PASAJE MOSTRADO.
=-=-=
Decir que Dios desea mi felicidad sería criticable y cuestionado por ciertas personas infectadas por un virus, que viene desde la profundidad del reino del mal. Infectados, esos seres humanos contaminados defenderán por enseñanza ajena, su dolor y su desdicha permanente. Dirán que es voluntad divina el pesar y el sufrimiento permanente que viven Incluso se atreverán a decir que su dolor y angustia exalta el nombre glorioso del Creador.
Pero quien piense de esta manera contradice el propósito original de la creación. A esta declaración anterior, argumentarán y añadirán que es justo el dolor y que lo merecemos por la caída de nuestros primeros padres. Sin embargo, consultando a las Sagradas Escrituras, descubro un desenlace diametralmente opuesto al pensamiento general de una gran parte de la población, que se ha convencido a sí misma, que Dios se glorifica con nuestro pesimismo vivencial.
¡Oh, vaya!, ahora el del mensaje se puso espiritual, dirán aquellos. Cuando la realidad es, que para aquellos que su dios es pábulo de su amargura, su resentimiento, su desesperanza, rencor y desánimo, se resistirán a entenderlo. Estar convencido de que Dios quiere nuestra felicidad se sustenta con la verdad bíblica. Y debo empezar por entender que la dimensión de la felicidad no es consecuencia de mis circunstancias, emociones o sentimientos. No, la filosofía describe el término felicidad como un estado emocional que se produce en la persona, cuando cree haber alcanzado una meta deseada. Este estado es el que verdaderamente, propicia paz interior y un enfoque positivo del medio, al mismo tiempo que estimula a conquistar nuevas metas.
=-=-=
INFORMACIÓN.
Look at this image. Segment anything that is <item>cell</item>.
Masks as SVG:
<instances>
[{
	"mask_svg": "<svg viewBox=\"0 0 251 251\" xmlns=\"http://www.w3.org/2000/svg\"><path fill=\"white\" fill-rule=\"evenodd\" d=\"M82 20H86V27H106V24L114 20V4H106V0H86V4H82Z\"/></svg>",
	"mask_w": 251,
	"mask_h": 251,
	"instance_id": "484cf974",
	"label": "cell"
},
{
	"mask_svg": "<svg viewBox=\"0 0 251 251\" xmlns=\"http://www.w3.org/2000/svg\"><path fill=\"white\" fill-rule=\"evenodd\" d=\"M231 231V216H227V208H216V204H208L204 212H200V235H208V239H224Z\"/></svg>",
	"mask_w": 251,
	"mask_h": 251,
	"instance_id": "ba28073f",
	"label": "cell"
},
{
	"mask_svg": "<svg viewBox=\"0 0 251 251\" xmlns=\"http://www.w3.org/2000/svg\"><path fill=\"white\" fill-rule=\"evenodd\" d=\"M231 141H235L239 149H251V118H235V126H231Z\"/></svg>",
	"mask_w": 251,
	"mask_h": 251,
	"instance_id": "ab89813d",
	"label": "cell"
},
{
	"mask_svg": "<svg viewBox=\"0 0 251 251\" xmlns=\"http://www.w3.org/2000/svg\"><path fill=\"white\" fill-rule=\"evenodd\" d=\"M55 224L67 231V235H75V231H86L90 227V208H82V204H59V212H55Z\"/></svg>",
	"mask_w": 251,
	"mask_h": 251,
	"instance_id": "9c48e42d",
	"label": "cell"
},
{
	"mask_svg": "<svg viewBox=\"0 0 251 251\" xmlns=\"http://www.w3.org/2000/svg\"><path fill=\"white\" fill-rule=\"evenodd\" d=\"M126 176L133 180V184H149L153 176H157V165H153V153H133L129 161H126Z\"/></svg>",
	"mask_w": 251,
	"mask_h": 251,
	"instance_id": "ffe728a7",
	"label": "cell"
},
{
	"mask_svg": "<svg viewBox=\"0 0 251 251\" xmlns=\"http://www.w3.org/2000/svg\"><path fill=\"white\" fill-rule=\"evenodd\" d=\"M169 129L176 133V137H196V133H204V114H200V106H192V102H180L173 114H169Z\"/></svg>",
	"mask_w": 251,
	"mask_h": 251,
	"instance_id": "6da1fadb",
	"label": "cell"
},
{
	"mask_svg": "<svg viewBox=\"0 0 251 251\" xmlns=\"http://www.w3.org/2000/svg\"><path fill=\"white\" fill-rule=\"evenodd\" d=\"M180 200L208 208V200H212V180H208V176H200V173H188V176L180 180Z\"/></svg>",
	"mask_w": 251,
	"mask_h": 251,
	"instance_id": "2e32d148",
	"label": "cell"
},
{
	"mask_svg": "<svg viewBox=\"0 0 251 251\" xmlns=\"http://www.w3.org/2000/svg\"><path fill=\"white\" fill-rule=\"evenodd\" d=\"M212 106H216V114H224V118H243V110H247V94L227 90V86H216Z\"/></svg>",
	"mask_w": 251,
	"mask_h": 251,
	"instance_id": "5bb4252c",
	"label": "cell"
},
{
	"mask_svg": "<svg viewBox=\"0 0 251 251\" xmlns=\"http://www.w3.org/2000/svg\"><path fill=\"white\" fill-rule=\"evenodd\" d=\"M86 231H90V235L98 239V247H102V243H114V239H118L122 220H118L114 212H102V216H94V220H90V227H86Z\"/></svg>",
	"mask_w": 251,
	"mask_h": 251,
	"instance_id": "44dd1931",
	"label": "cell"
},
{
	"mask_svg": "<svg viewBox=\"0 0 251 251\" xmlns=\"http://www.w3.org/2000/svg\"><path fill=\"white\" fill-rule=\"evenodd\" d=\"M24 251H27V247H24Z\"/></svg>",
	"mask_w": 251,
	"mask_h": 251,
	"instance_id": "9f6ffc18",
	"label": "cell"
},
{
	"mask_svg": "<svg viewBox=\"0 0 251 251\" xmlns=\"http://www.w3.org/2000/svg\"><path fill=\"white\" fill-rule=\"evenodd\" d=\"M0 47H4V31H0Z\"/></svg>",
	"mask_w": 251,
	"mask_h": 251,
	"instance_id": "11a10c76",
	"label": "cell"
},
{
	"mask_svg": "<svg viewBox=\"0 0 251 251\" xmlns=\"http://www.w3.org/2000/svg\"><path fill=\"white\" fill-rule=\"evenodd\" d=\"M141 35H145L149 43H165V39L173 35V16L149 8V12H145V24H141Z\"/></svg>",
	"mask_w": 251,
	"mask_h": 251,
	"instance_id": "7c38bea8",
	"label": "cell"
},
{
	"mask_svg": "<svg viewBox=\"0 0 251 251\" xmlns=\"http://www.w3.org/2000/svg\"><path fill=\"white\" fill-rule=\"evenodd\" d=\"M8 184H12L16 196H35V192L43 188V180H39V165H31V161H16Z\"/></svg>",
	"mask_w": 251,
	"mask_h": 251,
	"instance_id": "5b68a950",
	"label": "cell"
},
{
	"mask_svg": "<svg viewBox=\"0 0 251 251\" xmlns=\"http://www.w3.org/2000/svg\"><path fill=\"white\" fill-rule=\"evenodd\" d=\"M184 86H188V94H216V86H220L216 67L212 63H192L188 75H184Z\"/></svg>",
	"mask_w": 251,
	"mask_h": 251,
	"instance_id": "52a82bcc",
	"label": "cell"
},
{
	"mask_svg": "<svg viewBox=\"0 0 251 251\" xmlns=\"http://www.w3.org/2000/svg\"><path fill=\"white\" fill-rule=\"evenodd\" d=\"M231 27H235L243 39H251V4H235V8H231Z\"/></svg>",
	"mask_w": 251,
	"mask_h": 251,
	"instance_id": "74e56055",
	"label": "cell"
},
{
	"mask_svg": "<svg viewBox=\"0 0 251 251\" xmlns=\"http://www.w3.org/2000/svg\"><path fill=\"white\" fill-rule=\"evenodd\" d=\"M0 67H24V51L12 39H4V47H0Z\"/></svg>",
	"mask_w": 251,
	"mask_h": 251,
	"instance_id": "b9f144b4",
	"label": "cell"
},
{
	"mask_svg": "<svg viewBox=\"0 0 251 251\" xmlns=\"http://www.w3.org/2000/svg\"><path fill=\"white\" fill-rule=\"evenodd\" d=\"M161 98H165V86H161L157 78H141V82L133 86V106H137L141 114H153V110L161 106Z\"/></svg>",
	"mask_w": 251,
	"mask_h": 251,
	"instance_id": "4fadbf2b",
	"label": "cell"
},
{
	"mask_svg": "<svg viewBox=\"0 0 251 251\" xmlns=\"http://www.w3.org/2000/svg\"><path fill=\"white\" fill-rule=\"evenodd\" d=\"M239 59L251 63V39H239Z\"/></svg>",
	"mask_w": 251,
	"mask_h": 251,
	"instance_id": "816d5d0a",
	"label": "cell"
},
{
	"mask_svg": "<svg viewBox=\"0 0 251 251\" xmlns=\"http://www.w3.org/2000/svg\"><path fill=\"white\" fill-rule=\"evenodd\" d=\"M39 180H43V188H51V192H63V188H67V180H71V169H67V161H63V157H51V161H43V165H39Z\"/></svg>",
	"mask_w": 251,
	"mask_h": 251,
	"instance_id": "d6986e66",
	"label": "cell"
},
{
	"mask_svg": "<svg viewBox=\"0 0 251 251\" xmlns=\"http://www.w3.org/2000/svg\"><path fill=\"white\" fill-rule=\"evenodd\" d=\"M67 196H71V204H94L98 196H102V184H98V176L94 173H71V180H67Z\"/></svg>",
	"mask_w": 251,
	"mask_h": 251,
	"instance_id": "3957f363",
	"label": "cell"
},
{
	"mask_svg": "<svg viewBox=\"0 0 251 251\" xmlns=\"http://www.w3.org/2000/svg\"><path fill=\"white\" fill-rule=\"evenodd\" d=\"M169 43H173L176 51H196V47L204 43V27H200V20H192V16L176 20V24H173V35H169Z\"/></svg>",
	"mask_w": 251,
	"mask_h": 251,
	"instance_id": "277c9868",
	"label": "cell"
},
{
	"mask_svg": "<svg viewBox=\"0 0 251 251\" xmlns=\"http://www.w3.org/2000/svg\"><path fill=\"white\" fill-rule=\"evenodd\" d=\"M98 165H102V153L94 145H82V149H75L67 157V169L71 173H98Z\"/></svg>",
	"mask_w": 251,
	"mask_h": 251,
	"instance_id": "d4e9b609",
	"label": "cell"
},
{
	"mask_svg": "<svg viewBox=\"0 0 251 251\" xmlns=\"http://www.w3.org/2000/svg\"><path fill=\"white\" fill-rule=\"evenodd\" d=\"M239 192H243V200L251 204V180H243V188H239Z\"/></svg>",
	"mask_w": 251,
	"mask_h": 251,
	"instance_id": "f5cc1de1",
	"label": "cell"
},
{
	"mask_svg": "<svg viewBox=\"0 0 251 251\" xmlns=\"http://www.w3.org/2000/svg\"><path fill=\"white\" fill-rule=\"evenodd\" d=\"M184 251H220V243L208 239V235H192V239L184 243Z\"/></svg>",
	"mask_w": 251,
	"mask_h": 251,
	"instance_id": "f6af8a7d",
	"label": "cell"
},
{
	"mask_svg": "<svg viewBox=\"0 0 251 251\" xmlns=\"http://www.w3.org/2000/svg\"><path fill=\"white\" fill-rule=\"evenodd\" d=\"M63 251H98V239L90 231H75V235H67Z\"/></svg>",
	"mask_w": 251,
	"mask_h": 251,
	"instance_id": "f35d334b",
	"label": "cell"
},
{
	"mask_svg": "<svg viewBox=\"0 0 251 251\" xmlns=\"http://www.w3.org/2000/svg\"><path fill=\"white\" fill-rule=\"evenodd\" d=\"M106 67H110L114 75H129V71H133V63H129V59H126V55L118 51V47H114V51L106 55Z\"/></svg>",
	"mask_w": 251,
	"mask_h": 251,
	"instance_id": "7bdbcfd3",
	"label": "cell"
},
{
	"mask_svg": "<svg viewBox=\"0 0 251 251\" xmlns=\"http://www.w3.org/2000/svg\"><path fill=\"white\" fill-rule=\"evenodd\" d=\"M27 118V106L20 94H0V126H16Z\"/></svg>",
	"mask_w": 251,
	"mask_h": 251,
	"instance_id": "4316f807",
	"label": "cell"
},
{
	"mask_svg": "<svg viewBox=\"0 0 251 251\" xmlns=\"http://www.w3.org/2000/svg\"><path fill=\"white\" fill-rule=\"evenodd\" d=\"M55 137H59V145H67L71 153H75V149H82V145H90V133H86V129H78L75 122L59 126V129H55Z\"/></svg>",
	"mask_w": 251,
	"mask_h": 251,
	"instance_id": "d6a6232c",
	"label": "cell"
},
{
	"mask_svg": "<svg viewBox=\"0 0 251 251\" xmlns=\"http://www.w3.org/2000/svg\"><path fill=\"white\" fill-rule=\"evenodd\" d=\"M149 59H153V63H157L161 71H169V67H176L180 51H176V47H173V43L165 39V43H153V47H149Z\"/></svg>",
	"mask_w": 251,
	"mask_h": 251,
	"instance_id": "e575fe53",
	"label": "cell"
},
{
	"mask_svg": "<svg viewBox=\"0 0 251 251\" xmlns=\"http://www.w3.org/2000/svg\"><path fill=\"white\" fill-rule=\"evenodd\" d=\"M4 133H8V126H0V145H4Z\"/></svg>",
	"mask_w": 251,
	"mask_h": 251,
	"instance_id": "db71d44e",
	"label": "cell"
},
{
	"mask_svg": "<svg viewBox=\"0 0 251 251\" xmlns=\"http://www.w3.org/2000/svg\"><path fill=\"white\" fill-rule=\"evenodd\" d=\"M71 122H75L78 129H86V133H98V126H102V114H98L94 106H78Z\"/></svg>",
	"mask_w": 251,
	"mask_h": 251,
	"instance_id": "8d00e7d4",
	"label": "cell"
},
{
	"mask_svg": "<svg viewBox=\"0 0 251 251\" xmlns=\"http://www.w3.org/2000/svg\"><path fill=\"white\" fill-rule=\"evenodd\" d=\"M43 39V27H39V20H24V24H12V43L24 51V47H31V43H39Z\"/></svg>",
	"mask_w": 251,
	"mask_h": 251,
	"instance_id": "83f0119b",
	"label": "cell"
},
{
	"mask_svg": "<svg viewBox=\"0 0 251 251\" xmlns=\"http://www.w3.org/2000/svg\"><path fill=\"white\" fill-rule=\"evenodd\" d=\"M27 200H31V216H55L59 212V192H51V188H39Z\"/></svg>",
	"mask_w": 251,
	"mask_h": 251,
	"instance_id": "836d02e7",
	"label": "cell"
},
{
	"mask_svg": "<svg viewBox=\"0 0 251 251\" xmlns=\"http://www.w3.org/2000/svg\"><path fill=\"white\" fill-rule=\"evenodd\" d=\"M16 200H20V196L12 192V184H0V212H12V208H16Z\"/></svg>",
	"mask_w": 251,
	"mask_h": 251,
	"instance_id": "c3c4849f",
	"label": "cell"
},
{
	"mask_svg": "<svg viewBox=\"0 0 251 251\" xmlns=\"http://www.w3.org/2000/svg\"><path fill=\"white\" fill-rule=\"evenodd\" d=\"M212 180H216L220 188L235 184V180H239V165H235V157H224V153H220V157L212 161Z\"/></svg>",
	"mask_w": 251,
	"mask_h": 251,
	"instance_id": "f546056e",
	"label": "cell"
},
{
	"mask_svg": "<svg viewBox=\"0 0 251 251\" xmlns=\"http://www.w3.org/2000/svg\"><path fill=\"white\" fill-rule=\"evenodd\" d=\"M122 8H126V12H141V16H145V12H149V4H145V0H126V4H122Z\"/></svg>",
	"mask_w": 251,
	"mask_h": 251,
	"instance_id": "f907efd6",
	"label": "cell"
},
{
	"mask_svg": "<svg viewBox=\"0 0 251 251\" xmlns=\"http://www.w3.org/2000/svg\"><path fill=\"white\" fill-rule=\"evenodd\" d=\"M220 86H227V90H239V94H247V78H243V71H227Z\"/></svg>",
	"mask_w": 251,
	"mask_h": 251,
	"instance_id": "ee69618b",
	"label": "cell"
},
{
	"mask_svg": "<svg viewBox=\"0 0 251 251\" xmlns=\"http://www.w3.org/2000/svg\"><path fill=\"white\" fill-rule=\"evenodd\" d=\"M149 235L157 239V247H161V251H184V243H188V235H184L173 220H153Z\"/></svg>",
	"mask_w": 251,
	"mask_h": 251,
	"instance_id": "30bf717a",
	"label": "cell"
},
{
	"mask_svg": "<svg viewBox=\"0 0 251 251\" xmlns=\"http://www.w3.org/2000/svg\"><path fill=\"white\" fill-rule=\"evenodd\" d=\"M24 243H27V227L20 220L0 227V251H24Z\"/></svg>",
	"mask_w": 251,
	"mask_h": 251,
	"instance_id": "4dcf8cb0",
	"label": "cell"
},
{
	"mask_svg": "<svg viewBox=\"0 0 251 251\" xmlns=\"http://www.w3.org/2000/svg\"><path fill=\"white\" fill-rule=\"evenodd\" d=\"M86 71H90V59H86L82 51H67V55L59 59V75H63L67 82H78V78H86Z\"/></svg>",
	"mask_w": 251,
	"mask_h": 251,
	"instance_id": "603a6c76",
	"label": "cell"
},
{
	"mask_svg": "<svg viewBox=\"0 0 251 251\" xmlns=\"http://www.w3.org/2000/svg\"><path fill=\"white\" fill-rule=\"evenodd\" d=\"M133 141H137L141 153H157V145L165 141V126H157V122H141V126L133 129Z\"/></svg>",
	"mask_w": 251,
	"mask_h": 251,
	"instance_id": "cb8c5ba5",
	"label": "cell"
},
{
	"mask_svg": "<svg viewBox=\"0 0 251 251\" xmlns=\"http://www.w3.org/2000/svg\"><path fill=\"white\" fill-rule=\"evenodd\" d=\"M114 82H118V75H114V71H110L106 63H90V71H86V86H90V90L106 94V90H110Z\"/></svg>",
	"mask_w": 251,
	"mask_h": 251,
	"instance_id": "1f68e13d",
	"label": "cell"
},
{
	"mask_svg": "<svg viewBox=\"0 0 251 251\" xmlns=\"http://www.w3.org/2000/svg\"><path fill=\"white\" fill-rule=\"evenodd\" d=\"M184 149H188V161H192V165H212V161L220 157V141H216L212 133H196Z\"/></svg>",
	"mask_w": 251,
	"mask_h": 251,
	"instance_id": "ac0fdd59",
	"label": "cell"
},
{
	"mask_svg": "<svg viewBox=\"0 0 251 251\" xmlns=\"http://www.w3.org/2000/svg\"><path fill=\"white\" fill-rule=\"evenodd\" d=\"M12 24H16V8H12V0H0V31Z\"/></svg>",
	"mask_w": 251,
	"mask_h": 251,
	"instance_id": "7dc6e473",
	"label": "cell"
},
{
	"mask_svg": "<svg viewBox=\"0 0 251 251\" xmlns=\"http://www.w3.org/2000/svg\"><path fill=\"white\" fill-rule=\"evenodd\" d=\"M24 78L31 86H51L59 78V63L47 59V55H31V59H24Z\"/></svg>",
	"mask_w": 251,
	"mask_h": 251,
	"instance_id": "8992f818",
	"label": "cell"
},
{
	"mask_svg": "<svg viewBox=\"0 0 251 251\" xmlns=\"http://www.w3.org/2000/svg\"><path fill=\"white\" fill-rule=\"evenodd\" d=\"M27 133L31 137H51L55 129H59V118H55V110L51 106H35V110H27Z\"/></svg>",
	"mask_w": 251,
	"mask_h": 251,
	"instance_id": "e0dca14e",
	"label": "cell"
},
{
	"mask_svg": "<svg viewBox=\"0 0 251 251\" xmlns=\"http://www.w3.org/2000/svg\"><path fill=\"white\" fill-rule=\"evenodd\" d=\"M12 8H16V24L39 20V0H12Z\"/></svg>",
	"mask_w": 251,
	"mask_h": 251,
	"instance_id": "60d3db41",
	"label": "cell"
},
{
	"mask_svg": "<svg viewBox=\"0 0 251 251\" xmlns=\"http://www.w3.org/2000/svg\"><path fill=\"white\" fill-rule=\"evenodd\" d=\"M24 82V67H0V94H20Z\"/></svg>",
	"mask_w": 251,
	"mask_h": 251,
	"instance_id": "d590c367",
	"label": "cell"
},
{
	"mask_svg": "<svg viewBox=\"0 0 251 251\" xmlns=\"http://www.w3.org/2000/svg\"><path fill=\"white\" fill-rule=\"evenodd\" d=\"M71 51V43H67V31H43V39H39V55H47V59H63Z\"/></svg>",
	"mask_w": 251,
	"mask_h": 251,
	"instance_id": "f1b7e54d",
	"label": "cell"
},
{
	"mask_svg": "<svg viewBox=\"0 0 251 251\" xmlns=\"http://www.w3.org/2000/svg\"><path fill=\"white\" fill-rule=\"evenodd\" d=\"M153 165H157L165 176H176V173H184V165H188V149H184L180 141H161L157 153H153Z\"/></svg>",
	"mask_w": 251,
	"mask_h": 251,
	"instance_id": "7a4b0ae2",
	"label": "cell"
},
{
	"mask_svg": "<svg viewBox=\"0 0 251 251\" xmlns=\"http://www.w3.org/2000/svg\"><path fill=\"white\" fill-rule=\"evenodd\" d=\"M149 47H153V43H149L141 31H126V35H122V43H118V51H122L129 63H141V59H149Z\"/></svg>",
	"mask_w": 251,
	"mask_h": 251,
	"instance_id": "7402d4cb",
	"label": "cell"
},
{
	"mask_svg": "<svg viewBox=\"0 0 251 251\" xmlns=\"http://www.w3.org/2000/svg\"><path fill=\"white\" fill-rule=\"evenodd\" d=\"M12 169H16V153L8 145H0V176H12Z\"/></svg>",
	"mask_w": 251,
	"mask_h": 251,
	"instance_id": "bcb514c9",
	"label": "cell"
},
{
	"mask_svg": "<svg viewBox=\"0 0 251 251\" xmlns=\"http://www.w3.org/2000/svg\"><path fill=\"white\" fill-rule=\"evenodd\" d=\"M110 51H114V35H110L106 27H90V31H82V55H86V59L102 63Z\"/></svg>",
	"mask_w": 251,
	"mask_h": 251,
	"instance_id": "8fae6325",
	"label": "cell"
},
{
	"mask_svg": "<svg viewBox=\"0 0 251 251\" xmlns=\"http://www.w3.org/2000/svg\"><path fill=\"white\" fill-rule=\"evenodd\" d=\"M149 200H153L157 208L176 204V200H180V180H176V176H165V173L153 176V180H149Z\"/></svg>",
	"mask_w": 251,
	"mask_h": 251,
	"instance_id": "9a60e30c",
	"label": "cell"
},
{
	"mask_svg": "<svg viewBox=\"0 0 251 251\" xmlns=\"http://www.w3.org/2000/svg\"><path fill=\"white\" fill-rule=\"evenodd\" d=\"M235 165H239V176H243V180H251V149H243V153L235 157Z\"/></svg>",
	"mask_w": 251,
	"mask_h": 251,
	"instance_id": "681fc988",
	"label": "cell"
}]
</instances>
=-=-=
INSTRUCCIONES DE TRABAJO.
(a) Reescribe el pasaje sobre la felicidad desde "Decir que Dios" hasta "glorioso del Creador.", ambos incluidos, y sustituye "Creador" por "Señor".
(b) Según el pasaje sobre la felicidad, ¿cómo describe la filosofía el término felicidad?
(c) Continúa el pasaje sobre la felicidad a partir de su última oración.

RESPUESTAS DEL EJERCICIO.
(a)
Decir que Dios desea mi felicidad sería criticable y cuestionado por ciertas personas infectadas por un virus, que viene desde la profundidad del reino del mal. Infectados, esos seres humanos contaminados defenderán por enseñanza ajena, su dolor y su desdicha permanente. Dirán que es voluntad divina el pesar y el sufrimiento permanente que viven Incluso se atreverán a decir que su dolor y angustia exalta el nombre glorioso del Señor.

(b) Como un estado emocional que se produce en la persona cuando cree haber alcanzado una meta deseada.

(c)
Pretender limitar y restringir el valor ilimitado de la experiencia de la felicidad, interna y externa, a solo elementos terrestres y efímeros, equivale a negar la grandeza de la esencia de Dios. El afecto de alguien, la estimación o el respeto de otros académica o profesionalmente, un nivel bueno en lo social y económico, o el poder de adquisición de bienes materiales, jamás se debe interpretar como felicidad. No lo son, aunque sí tienen valor porque componen parte del desarrollo como individuo.
Mis desafortunados tropiezos por fatídicas decisiones, me han llevado a concluir que la felicidad es el resultado de mi devoción y estrecha relación con la presencia divina. Es aceptar intencionadamente, que soy un ser espiritual dentro de una naturaleza terrenal impactada y que responde adecuadamente, por la atención a los principios, estrategias y consejos del Reino de Dios. Jesús dijo: “Es hora de atender y acercarse a Dios; de buscar primeramente su justicia y aplicar lo que es justo en su gobierno; todo lo que necesiten lo obtendrán” (paráfrasis de Mateo 6:33).
Puntualizando, la felicidad no dependerá de lo que nos suceda, podamos tener o lograr. Es nuestra la decisión de vivir plenamente, sabiendo lo que dice la Palabra de Dios respecto a nuestra persona y a su deseo de que tengamos una comunión mutua y permanente. Esa conexión con Él me mantendrá vivo aunque moriré; me alegrará aunque lloraré; me inspirará aunque dudaré; me animará aunque enfermaré y me levantará aunque pueda caer. Muy bien lo dijo el escritor brasileño Paulo Coello: “La felicidad a veces es una bendición, pero generalmente, es una conquista”.